Irina tenía la cabeza levemente inclinada, como si lo escuchara atentamente. Sus ojos estaban en sombras. En sus labios, ligeramente entreabiertos, se dibujaba una sonrisa.
La luz ponía de relieve la abultada frente del hombre y sus frondosas cejas, que casi ocultaban sus ojos. Sin embargo, se deslizaba sobre las hermosas facciones de Irina como si las acariciara, resaltando la aureola dorada que rodeaba sus pómulos, su cabello y su brazo. Arkady recordó que tenía una fina línea azul debajo de los ojos, resultado de un interrogatorio; pero la marca había desaparecido y su rostro estaba intacto. Frente a ella y su interlocutor, había un cenicero y un vaso de agua.
Irina pronunció unas palabras, y el hombre comenzó a hablar más animadamente, moviendo las manos como un hacha.
Stas se inclinó sobre la consola y conectó el sonido.
—¡A eso me refiero! —exclamó el hombre—. Las agencias de inteligencia se dedican a trazar unos perfiles psicológicos de los líderes nacionales. Es importante comprender la psicología de esa gente. Esto siempre ha pertenecido al ámbito de la psicología.
—¿Podría ponernos un ejemplo? —preguntó Irina.
—¡Desde luego! El padre de la psicología rusa fue Pávlov. Es conocido mundialmente por sus experimentos con los reflejos condicionados, sobre todo su trabajo con perros, acostumbrándolos a asociar la comida con el sonido de una campana, de modo que al cabo de un tiempo, cuando oyen la campana, se ponen a salivar.
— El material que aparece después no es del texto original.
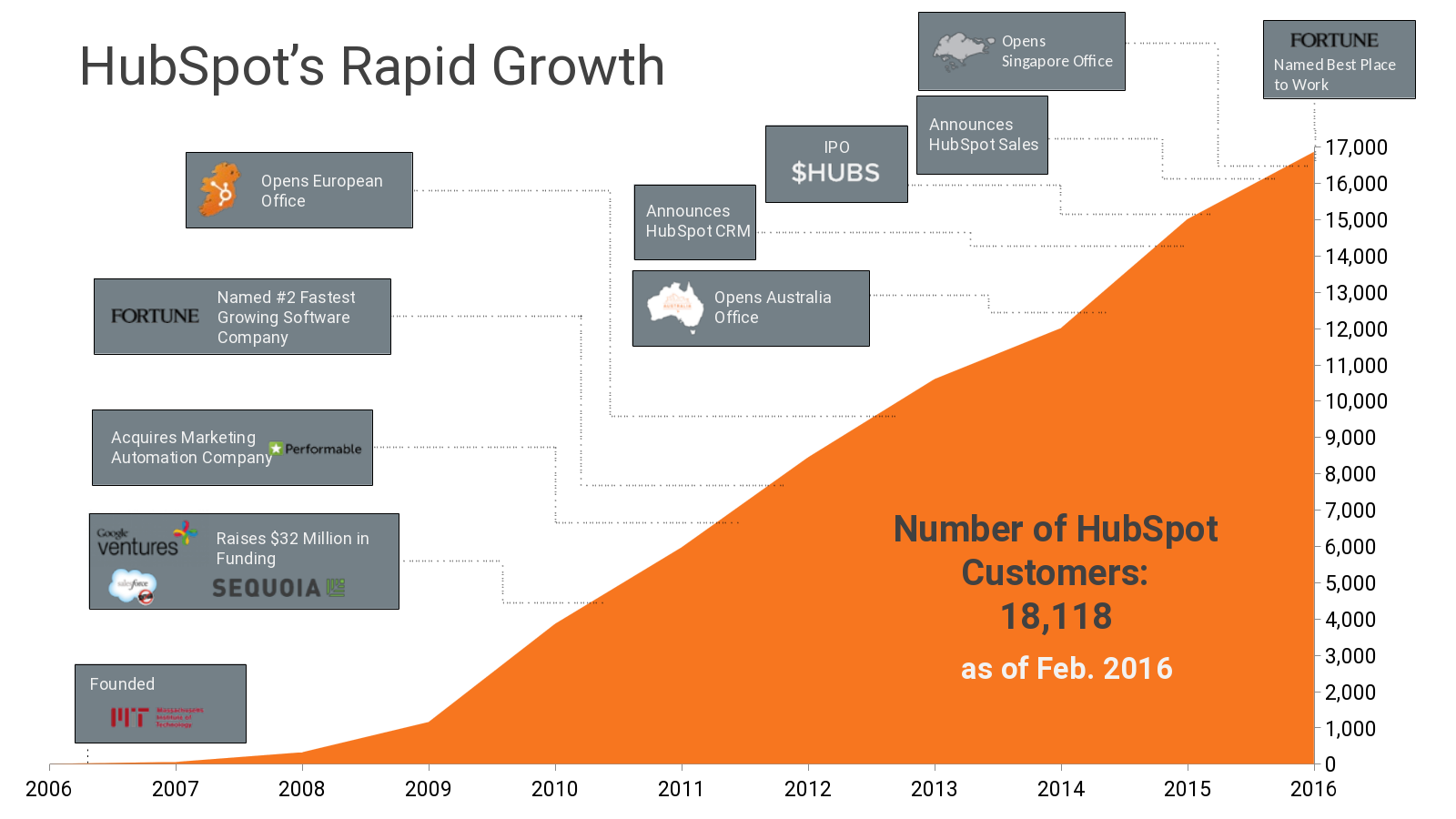 Hubspot_rapid_growth.png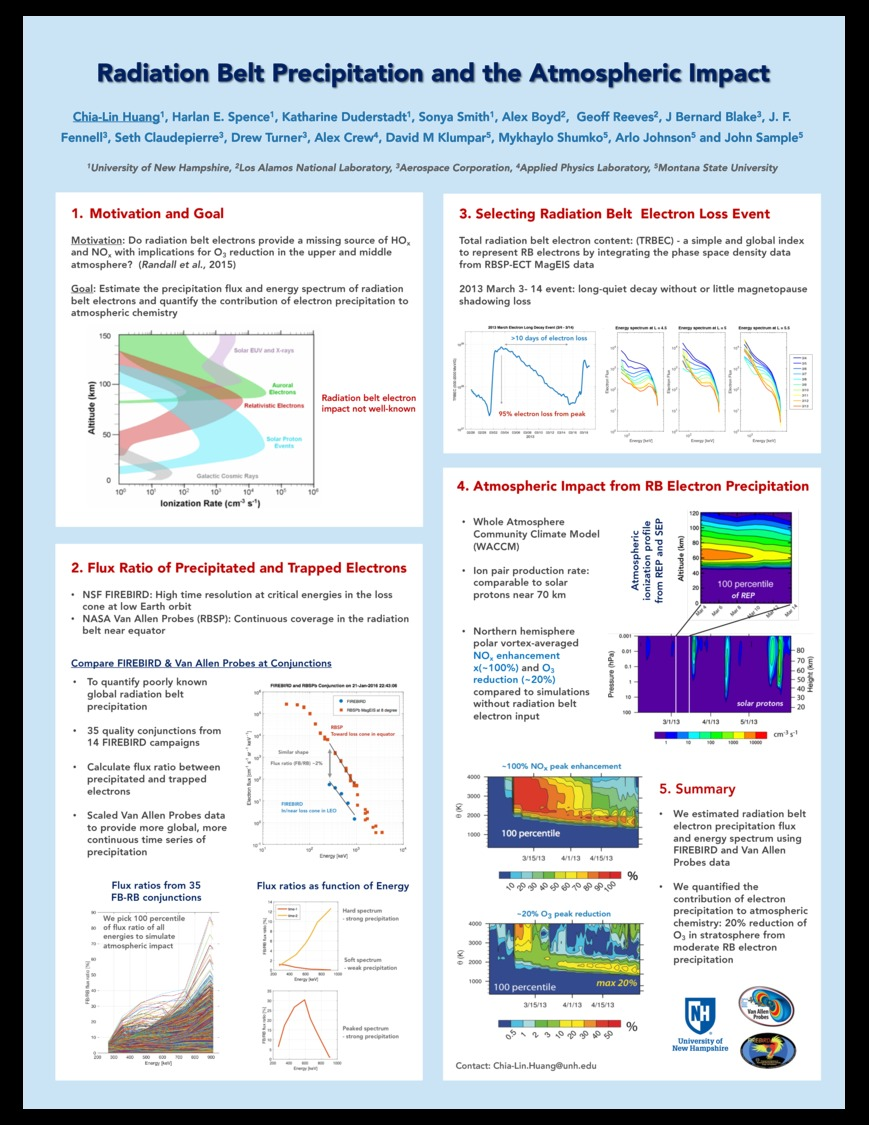 Radiation Belt Precipitation And The Atmospheric Impact by clhuang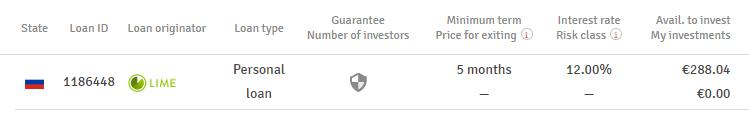 Image of a buyback guarantee loan at Bondster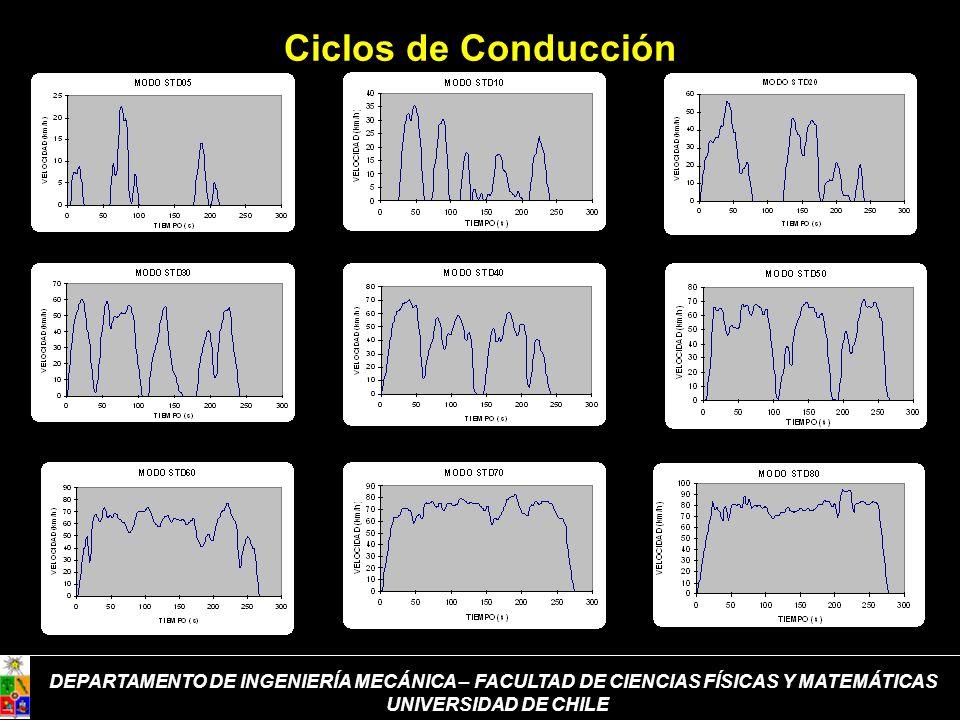 Ciclos de Conducción DEPARTAMENTO DE INGENIERÍA MECÁNICA – FACULTAD DE CIENCIAS FÍSICAS Y MATEMÁTICAS.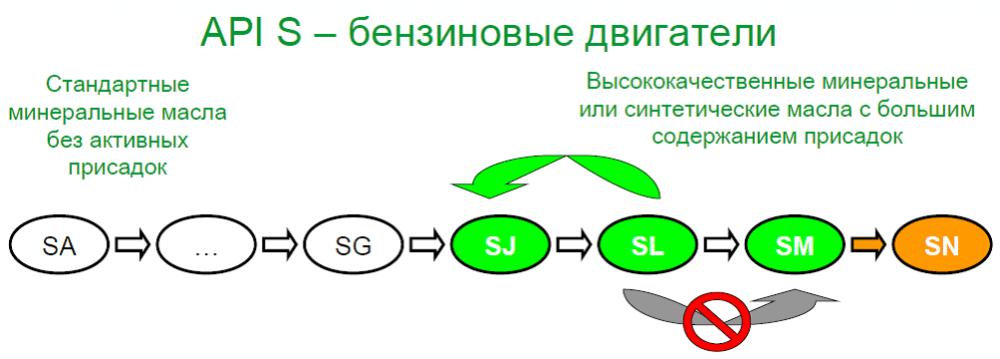 маркировка моторных масел (главный ключ)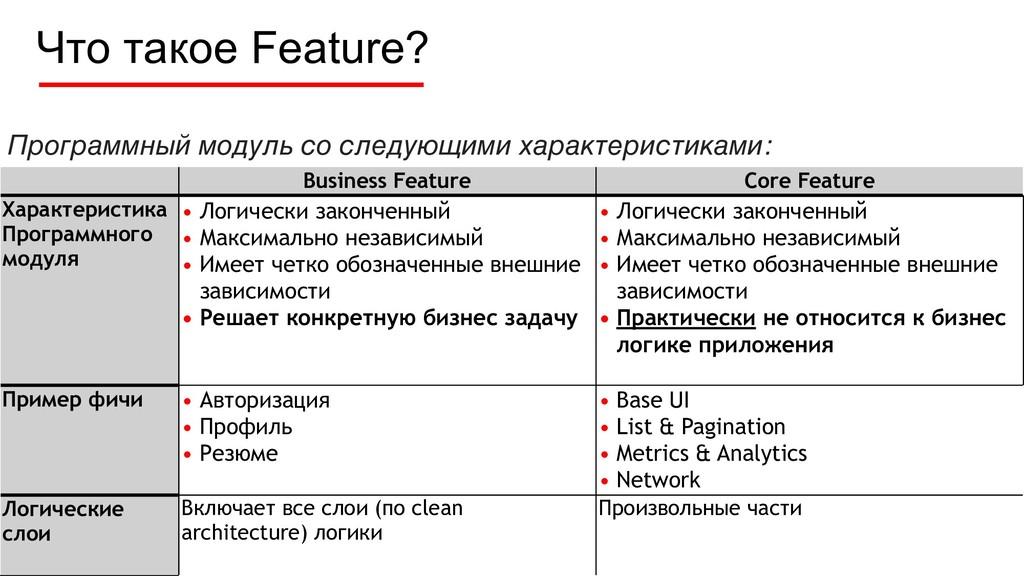 Что такое Feature? 11 Business Feature Core Fea...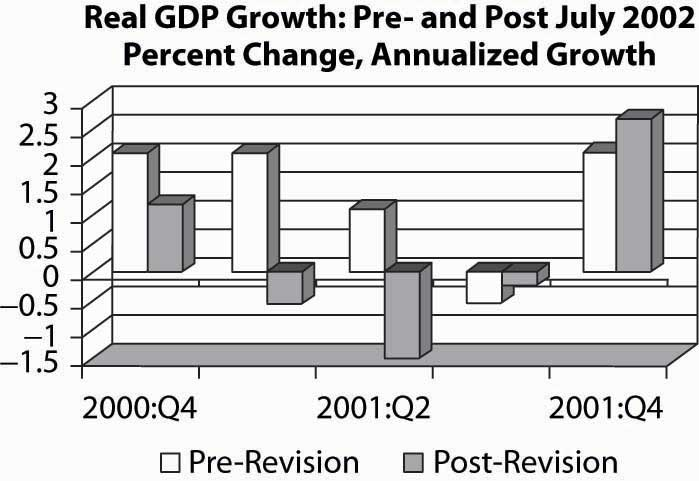 Read GDP Growth: Pre-and Post-July, 2002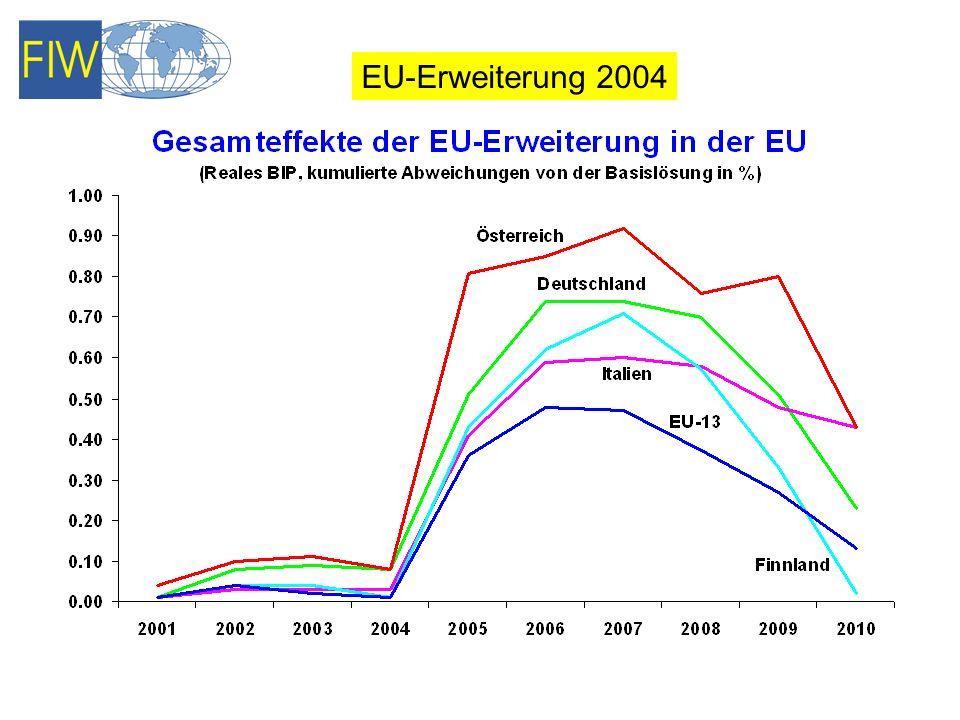 EU-Erweiterung 2004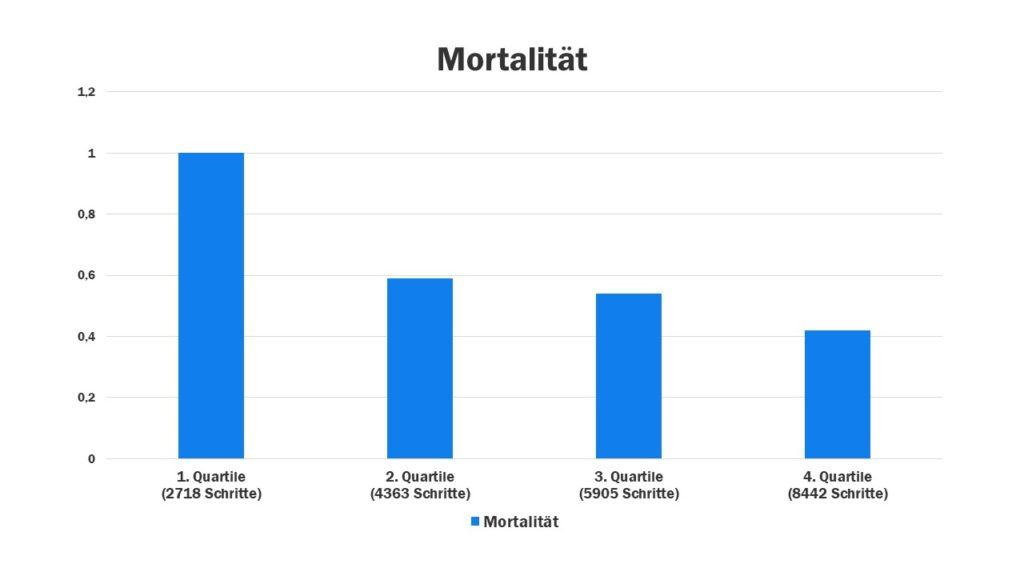 Mehr SChritte bedeuten geringere Sterblichkeit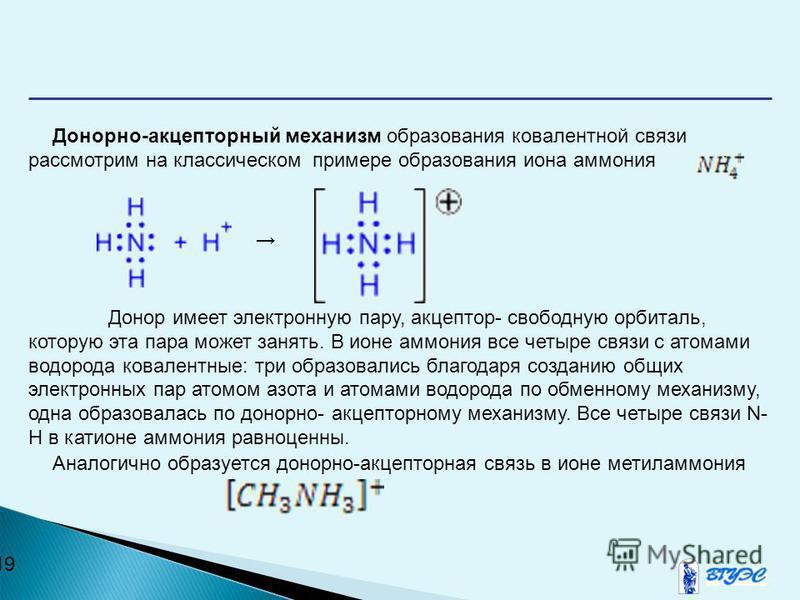19 Донорно-акцепторный механизм образования ковалентной связи рассмотрим на классическом примере образования иона аммония : Донор имеет электронную пару, акцептор- свободную орбиталь, которую эта пара может занять. В ионе аммония все четыре связи с а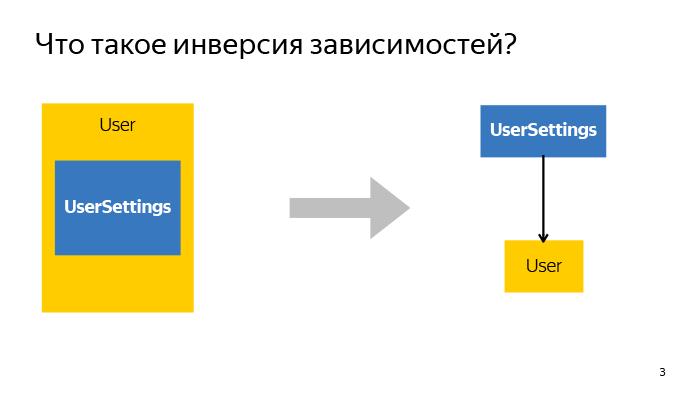 Инверсия зависимостей в мире фронтенда. Лекция Яндекса - 1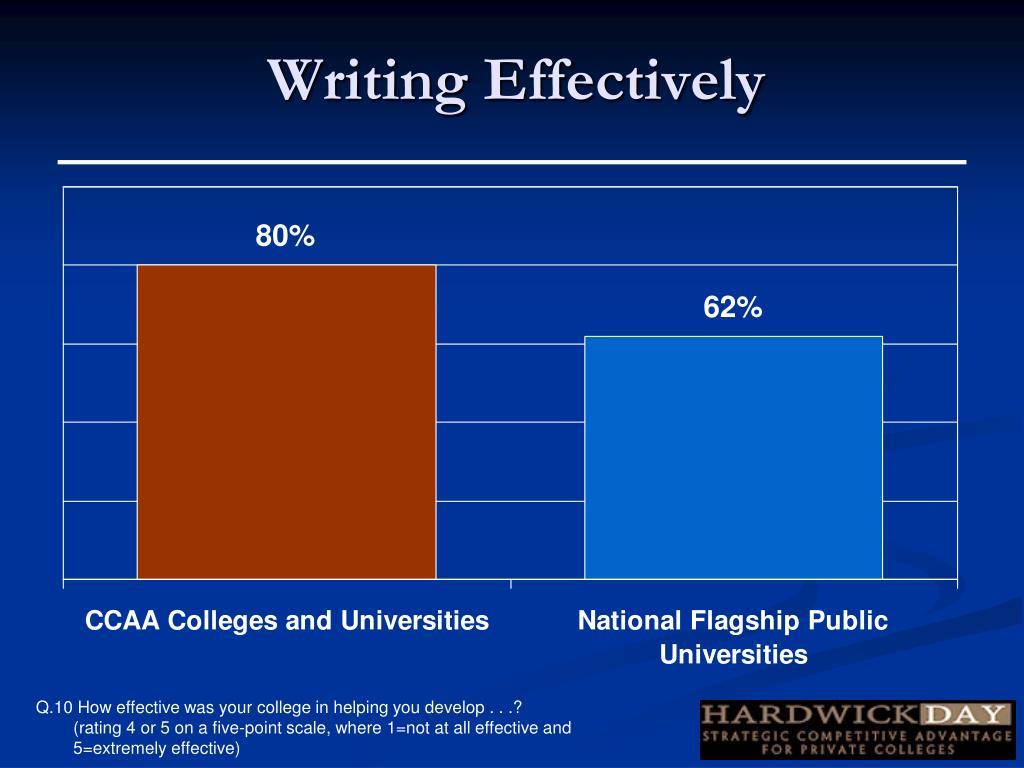 Writing Effectively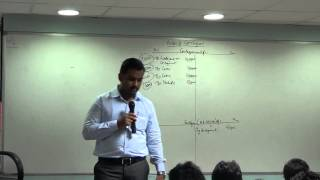 Consignment Accounts Lecture 1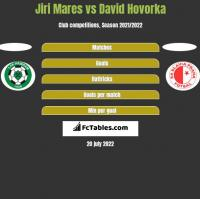 Jiri Mares vs David Hovorka h2h player stats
—¿Qué tienen que ver los perros con la psicología nacional?
—Pávlov informó que había algunos perros a los que no conseguía enseñar a salivar cuando percibían el sonido de la campana; de hecho se negaban a ser adiestrados. Él sostenía que era un atavismo de sus antepasados, los lobos. En el laboratorio no podía hacer nada con ellos.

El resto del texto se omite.